** What is expected **
Revise the Merton model post starting at "In the literature" and ending at "this result ?", with "literature" changed to "published papers".

** Document excerpt **
▶
Let $t$ be a starting time, $T$ the final finite Time.
We define, \begin{equation} V(t,x)=\underset{\pi \in A}{\sup}\{\mathbb{E}\left[U(X_T(\pi))\right] |X_t=x\} \end{equation} Where $A$ is the set of admissible trading strategies. We can prove that $V$ satisfies (Hamilton-Jacobi-Bellman equation in Merton Model) \begin{equation} \frac{dV(t,x)}{dt} + \sup_{\pi_t} \left( \frac{dV(t,x)}{dx} x (r+ \pi_t(\mu-r)) + \frac{1}{2} \frac{d^2V(t,x)}{dx^2} x^2 \pi_t^2 \sigma^2 \right) = 0 \end{equation}

In the literature (check below for the reference), it's said that $\textit{"a candidate for the optimal control is obtained from the first-order condition}$ $\textit{for the maximum in the HJB equation is :"}$ \begin{equation} \hat{\pi}(t,x)=-\frac{\mu-r}{\sigma^2}\frac{\frac{dV}{dx}}{x\frac{d^2V}{dx^2}}(t,x) \end{equation}


At this point, I have two questions :
1/ How can we actually obtain / prove this result ?
◀
Stored items:
▶
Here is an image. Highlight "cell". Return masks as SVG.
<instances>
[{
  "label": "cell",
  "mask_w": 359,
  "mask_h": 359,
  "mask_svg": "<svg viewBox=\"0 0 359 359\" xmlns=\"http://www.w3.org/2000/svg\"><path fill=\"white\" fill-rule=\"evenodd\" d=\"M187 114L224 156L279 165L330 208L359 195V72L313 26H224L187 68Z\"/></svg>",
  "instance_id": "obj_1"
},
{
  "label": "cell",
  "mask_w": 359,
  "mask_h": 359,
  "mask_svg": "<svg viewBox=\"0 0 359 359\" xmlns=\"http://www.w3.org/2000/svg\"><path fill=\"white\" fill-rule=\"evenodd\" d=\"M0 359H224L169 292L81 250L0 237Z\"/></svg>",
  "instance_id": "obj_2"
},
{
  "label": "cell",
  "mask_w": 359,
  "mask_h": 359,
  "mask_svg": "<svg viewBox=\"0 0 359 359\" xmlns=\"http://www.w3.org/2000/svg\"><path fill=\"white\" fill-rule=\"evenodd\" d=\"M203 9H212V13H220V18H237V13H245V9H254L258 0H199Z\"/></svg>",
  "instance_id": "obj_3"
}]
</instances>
◀
** Answer to the problem **
In the published papers (check below for the reference), it's said that $\textit{"a candidate for the optimal control is obtained from the first-order condition}$ $\textit{for the maximum in the HJB equation is :"}$ \begin{equation} \hat{\pi}(t,x)=-\frac{\mu-r}{\sigma^2}\frac{\frac{dV}{dx}}{x\frac{d^2V}{dx^2}}(t,x) \end{equation}


At this point, I have two questions :
1/ How can we actually obtain / prove this result ?